Background and Introduction

wilderness forest
Throughout the eighteenth century, Wood Creek served as a fragile link connecting the eastward flowing waters of the Mohawk River with a series of westward flowing waterways leading to Oswego.

Its shallow, twisting channel ran 28 miles across a mosquito infested marshy lowland that lay west of Fort Stanwix; between what is now the City of Rome and Oneida Lake.

The margins of Wood Creek remained uninhabited, even by Native Americans, to the closing years of the 1700s, and the region through which it passed could rightly be described, until relatively recent times, as a "wilderness."

"We spent the night in scratching rather than in sleep for mosquitoes and small gnats are more numerous and troublesome along the banks of Wood Creek than any other part of the wilderness. We were obliged to send for water to a spring, which was known to the people on board our vessel, which was three miles away.
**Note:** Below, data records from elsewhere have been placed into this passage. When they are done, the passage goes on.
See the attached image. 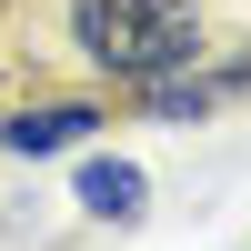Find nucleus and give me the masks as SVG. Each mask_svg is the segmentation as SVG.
<instances>
[{
	"mask_svg": "<svg viewBox=\"0 0 251 251\" xmlns=\"http://www.w3.org/2000/svg\"><path fill=\"white\" fill-rule=\"evenodd\" d=\"M71 40L111 80H161L201 60V10L191 0H71Z\"/></svg>",
	"mask_w": 251,
	"mask_h": 251,
	"instance_id": "1",
	"label": "nucleus"
},
{
	"mask_svg": "<svg viewBox=\"0 0 251 251\" xmlns=\"http://www.w3.org/2000/svg\"><path fill=\"white\" fill-rule=\"evenodd\" d=\"M100 131V100H30L20 121H0V141H10L20 161H40V151H71V141H91Z\"/></svg>",
	"mask_w": 251,
	"mask_h": 251,
	"instance_id": "2",
	"label": "nucleus"
},
{
	"mask_svg": "<svg viewBox=\"0 0 251 251\" xmlns=\"http://www.w3.org/2000/svg\"><path fill=\"white\" fill-rule=\"evenodd\" d=\"M80 211L91 221H141V171L131 161H91L80 171Z\"/></svg>",
	"mask_w": 251,
	"mask_h": 251,
	"instance_id": "3",
	"label": "nucleus"
},
{
	"mask_svg": "<svg viewBox=\"0 0 251 251\" xmlns=\"http://www.w3.org/2000/svg\"><path fill=\"white\" fill-rule=\"evenodd\" d=\"M141 91H151V121H171V131H191V121H211V80H171V71H161V80H141Z\"/></svg>",
	"mask_w": 251,
	"mask_h": 251,
	"instance_id": "4",
	"label": "nucleus"
}]
</instances>
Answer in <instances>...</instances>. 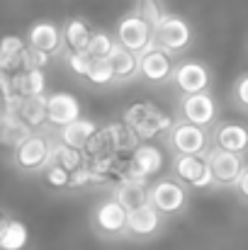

This water, though bad in itself, was excellent in comparison with the muddy and stagnant water of Wood Creek, and with rum was drinkable."1 (1799)

But this tiny creek, wending its way sluggishly westward to Oneida Lake, remained a significant component of the inland waterway network that was the "Thruway" of its time; until the opening of the Erie Canal in 1825.

In the decades after the Revolution and before the turnpikes reached westward from the lower Mohawk Valley [c.1800], virtually all transport of any consequence through this region was conducted in small, flat-bottomed boats called "batteaux".

Based in the harbor at Schenectady, the eastern port for all inland shipping and commerce, such boats would be poled, rowed and sailed to the head of Mohawk River navigation at Fort Stanwix, interrupted by a one mile portage at Little Falls. On reaching the Fort, boats and cargo were again portaged over the Great Carrying Place [now Rome] which divided the eastern and western watersheds.

Having passed over the Carry, one faced hours of poling and dragging down Wood Creek to Oneida Lake, then a long row across that lake, at last entering the Oneida River and on to the Oswego River, which, after passage of the Oswego Falls [Fulton], one had reached the Great Lakes at Oswego.